Other ones are lower-conviction or watchlist stocks.

I have been getting more involved in options like you - usually buying Jan 2012 LEAP spreads on stocks like Pepsi etc. when they dip to low valuations. I also often sell 20% OTM puts to help fund the call spreads so initial investment is minimal and where I would love to buy the stocks at that lower strike price.

There are a thousand ways to invest, but the crash has taught me that owning what you know will prevent panic selling as I did on some of my low-conviction stocks as I bought into PIMCO and others' thesis in early 2009 that a depression was possible (10-15% probability) and it could wipe out equity values.

I also should have loaded the boat when Bernanke talked about QE2 last year, but like Prem Watsa, I think that it may end badly and I tend to try to hold stocks for a multi-year period, so I think I will get opportunities later.

Paulwitt - 9 years ago    Report SPAM
Sorry about not being diligent with the numbers. And thanks for sharing some of your portfolio information.

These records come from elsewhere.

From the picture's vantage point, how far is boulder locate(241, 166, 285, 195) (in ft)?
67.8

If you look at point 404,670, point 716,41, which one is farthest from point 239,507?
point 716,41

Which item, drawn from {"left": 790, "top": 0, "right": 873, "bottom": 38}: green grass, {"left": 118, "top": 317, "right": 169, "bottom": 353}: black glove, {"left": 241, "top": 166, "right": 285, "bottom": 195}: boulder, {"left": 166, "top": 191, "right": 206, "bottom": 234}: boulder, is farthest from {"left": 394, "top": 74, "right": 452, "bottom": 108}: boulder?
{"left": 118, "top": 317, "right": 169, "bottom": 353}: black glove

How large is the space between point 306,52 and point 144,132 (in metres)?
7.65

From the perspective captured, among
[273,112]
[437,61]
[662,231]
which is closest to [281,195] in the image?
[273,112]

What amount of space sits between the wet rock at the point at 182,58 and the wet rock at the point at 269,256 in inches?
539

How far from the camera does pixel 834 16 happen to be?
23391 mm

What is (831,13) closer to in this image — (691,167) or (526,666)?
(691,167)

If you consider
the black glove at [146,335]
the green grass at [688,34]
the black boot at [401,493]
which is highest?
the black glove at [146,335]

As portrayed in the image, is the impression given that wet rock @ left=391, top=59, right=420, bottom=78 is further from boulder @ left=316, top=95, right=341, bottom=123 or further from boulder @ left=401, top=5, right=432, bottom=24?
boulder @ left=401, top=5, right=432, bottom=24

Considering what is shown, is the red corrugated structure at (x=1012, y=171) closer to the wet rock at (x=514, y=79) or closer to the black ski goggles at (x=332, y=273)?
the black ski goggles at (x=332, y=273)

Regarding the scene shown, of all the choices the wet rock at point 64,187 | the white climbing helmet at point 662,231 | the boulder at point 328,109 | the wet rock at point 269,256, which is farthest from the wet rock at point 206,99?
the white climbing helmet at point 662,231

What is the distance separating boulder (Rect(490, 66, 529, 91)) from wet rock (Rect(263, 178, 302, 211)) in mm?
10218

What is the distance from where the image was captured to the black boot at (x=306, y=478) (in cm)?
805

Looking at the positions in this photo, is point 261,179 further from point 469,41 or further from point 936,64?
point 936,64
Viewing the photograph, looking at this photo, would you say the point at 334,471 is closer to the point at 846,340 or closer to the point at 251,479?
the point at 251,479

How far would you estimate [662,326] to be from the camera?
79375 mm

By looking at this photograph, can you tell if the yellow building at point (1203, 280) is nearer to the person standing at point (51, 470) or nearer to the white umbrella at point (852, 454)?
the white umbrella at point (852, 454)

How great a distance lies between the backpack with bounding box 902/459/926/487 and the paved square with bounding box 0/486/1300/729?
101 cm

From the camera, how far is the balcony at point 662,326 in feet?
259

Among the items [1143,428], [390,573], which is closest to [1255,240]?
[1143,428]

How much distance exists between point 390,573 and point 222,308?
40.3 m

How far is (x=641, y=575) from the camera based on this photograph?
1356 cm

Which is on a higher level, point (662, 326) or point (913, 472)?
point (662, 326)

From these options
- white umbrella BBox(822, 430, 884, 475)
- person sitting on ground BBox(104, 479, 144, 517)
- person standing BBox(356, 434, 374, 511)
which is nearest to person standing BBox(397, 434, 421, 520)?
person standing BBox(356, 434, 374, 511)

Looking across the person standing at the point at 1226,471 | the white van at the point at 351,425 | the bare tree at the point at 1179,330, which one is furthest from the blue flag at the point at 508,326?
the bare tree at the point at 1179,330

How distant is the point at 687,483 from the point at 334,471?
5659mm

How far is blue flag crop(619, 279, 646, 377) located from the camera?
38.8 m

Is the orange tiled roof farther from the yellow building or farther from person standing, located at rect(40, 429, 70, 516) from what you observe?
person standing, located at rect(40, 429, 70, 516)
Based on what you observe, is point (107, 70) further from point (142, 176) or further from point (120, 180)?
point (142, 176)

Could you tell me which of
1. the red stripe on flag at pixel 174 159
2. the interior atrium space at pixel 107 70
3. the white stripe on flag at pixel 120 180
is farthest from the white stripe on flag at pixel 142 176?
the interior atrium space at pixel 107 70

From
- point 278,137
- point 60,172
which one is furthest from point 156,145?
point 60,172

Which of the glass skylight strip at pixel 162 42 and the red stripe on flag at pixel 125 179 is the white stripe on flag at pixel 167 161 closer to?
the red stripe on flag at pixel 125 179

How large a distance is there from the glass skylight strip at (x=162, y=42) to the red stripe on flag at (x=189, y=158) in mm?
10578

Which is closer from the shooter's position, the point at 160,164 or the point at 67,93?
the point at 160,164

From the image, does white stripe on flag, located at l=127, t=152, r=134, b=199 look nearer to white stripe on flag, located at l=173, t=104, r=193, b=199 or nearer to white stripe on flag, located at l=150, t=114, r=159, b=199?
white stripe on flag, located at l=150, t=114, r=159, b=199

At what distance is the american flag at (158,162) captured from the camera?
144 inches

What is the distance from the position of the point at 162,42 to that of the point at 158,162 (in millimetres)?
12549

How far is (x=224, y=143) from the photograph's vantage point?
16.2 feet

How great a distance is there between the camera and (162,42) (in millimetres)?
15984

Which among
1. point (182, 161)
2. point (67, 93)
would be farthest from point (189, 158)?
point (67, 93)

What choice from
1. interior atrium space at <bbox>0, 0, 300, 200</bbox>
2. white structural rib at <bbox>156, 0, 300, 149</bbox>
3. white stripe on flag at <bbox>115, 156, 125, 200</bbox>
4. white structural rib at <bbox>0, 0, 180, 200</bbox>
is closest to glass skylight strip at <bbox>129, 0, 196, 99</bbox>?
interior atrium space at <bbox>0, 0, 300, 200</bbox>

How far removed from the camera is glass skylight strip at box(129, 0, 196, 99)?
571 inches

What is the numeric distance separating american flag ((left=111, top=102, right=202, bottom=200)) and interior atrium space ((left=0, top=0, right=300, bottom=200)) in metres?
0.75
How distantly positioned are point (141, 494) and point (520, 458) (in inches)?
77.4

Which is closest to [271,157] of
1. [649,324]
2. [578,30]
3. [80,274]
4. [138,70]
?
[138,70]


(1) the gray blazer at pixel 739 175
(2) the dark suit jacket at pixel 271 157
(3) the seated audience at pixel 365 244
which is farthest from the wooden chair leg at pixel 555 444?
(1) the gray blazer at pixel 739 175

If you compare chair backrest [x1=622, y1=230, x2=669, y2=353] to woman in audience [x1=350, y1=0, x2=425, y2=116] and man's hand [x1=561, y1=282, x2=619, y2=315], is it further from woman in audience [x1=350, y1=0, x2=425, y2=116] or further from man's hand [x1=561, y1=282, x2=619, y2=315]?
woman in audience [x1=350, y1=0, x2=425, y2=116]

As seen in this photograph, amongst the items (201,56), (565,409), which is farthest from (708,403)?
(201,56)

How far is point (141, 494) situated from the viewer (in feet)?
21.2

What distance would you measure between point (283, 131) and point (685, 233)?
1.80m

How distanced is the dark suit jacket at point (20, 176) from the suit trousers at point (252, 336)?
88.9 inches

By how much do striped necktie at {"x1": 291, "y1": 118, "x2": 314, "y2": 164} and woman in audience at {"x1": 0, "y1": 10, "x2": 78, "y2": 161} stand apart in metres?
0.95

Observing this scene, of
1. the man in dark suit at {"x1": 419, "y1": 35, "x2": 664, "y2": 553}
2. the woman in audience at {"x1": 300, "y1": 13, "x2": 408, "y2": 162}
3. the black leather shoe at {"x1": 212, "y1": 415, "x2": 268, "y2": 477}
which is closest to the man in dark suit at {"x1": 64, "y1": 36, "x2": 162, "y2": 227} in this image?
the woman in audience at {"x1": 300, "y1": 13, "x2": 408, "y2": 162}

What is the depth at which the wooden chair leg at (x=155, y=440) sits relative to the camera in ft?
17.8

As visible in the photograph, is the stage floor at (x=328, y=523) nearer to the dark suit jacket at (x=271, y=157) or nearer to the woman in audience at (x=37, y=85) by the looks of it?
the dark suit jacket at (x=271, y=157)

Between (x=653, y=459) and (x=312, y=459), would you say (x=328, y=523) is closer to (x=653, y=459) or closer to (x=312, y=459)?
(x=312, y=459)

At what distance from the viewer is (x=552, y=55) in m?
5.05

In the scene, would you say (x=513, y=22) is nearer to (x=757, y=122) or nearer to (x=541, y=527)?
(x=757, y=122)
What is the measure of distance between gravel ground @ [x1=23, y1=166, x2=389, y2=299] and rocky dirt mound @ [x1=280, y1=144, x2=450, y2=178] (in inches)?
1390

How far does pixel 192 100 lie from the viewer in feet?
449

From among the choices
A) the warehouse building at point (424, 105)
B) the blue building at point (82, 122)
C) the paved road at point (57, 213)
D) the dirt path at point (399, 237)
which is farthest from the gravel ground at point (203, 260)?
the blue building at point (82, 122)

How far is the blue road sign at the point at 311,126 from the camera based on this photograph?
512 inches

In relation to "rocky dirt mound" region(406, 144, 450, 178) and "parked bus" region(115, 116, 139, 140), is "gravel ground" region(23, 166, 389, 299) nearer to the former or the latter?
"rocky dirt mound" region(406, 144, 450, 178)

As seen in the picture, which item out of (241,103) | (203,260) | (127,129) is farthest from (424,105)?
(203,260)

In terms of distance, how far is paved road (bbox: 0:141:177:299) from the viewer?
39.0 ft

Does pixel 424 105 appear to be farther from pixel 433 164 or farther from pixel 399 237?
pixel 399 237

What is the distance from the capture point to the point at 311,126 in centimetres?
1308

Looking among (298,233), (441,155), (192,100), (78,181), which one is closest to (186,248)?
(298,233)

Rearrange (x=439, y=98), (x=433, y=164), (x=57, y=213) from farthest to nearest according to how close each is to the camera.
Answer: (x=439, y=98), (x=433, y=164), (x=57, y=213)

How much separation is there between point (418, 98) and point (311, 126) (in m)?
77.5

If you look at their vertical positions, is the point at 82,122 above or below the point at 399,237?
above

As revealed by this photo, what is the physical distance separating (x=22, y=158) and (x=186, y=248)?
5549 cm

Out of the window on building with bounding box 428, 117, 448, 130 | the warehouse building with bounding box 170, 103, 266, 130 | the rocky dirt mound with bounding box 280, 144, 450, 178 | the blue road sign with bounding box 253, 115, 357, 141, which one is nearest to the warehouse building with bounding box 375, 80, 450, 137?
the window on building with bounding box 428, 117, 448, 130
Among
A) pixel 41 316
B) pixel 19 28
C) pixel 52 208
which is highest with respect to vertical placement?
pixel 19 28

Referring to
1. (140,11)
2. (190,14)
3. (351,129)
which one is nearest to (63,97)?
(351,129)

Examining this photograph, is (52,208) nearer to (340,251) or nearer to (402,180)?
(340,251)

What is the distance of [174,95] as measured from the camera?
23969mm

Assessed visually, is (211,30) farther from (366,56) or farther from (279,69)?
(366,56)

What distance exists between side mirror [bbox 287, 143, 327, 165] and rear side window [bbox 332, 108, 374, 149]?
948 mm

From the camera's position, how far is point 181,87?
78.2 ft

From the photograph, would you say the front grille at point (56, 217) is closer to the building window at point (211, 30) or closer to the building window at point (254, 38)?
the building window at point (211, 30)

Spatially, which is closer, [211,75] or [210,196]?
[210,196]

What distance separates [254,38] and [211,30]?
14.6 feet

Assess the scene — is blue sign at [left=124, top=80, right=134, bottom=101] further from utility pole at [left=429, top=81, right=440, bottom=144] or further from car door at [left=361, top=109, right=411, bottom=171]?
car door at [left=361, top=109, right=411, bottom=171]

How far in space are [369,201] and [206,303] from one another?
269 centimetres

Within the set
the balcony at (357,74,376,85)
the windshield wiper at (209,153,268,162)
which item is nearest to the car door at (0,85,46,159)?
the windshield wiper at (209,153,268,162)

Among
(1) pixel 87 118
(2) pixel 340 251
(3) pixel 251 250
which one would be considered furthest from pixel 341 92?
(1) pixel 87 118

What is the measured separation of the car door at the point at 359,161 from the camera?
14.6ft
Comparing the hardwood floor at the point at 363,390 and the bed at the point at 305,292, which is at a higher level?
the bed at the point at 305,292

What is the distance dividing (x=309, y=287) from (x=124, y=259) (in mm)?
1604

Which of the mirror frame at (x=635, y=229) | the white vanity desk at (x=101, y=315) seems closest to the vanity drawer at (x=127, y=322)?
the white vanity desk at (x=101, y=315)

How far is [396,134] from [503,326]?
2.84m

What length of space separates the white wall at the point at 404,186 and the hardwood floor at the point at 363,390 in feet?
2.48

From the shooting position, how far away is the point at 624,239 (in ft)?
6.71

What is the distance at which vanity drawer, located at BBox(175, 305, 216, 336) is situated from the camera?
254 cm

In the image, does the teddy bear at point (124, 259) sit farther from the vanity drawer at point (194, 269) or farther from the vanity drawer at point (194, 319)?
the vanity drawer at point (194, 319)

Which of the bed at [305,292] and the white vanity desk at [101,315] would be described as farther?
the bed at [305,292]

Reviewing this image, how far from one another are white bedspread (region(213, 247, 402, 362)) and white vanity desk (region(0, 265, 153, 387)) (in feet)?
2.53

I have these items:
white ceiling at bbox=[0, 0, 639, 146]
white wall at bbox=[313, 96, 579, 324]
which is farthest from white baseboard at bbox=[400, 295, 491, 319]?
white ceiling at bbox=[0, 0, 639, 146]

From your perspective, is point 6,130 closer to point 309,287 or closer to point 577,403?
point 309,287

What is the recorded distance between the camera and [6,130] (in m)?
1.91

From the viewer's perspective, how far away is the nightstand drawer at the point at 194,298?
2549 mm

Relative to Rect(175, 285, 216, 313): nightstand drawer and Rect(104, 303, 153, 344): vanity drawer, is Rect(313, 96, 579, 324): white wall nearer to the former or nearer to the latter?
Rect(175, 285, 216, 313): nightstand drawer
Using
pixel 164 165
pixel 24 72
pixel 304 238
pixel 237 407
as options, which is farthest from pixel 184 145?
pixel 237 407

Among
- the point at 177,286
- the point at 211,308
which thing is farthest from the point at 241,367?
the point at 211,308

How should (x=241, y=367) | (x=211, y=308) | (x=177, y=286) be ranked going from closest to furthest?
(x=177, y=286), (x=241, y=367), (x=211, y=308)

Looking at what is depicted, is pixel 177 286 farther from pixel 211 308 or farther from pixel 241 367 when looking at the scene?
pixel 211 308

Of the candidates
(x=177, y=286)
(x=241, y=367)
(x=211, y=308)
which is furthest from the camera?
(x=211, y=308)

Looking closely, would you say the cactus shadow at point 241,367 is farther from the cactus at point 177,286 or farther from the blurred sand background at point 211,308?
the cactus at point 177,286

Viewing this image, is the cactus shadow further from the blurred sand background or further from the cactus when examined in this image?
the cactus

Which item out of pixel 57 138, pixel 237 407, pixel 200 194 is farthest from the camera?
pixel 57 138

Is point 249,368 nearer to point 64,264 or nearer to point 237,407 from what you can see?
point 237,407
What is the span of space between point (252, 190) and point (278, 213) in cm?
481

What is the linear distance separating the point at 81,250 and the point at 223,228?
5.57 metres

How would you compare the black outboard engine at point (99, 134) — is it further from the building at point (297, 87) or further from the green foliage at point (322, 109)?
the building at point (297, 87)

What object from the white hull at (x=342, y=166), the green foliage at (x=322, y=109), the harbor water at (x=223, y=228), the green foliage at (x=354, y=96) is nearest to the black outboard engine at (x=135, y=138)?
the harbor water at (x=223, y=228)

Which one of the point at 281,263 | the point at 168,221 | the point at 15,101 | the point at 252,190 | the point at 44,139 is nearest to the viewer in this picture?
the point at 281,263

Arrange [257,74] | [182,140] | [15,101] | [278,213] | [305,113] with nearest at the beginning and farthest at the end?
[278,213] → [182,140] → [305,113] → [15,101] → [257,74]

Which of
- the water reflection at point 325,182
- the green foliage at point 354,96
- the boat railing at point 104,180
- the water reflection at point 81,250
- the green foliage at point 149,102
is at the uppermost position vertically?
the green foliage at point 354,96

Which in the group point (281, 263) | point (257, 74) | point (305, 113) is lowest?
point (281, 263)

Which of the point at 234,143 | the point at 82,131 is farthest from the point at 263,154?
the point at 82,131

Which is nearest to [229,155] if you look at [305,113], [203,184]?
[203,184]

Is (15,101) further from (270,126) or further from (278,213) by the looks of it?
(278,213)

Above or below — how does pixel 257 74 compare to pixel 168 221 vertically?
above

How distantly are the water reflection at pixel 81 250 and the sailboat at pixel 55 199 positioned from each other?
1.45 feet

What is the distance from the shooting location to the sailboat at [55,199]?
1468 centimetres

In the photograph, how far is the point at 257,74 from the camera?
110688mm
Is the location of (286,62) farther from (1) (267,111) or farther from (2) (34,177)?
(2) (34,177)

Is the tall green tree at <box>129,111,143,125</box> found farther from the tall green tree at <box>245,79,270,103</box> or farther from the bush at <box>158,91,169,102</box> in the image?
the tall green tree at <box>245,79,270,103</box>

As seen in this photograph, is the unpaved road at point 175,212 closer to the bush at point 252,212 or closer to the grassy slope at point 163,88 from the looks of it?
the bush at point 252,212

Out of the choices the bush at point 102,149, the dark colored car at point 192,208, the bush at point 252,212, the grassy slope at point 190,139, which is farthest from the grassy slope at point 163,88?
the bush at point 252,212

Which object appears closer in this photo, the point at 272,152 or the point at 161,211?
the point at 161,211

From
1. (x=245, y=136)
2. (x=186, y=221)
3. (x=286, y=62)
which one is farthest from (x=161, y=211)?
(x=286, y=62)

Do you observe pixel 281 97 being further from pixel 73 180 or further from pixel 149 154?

As for LEAPS, I copied from the Berkshire Hathaway 2010 Annual Report the following:

Both Charlie and I believe that Black-Scholes produces wildly inappropriate values when applied to long-dated options. We set out one absurd example in these pages two years ago. More tangibly, we put our money where our mouth was by entering into our equity put contracts. By doing so, we implicitly asserted that the Black-Scholes calculations used by our counterparties or their customers were faulty.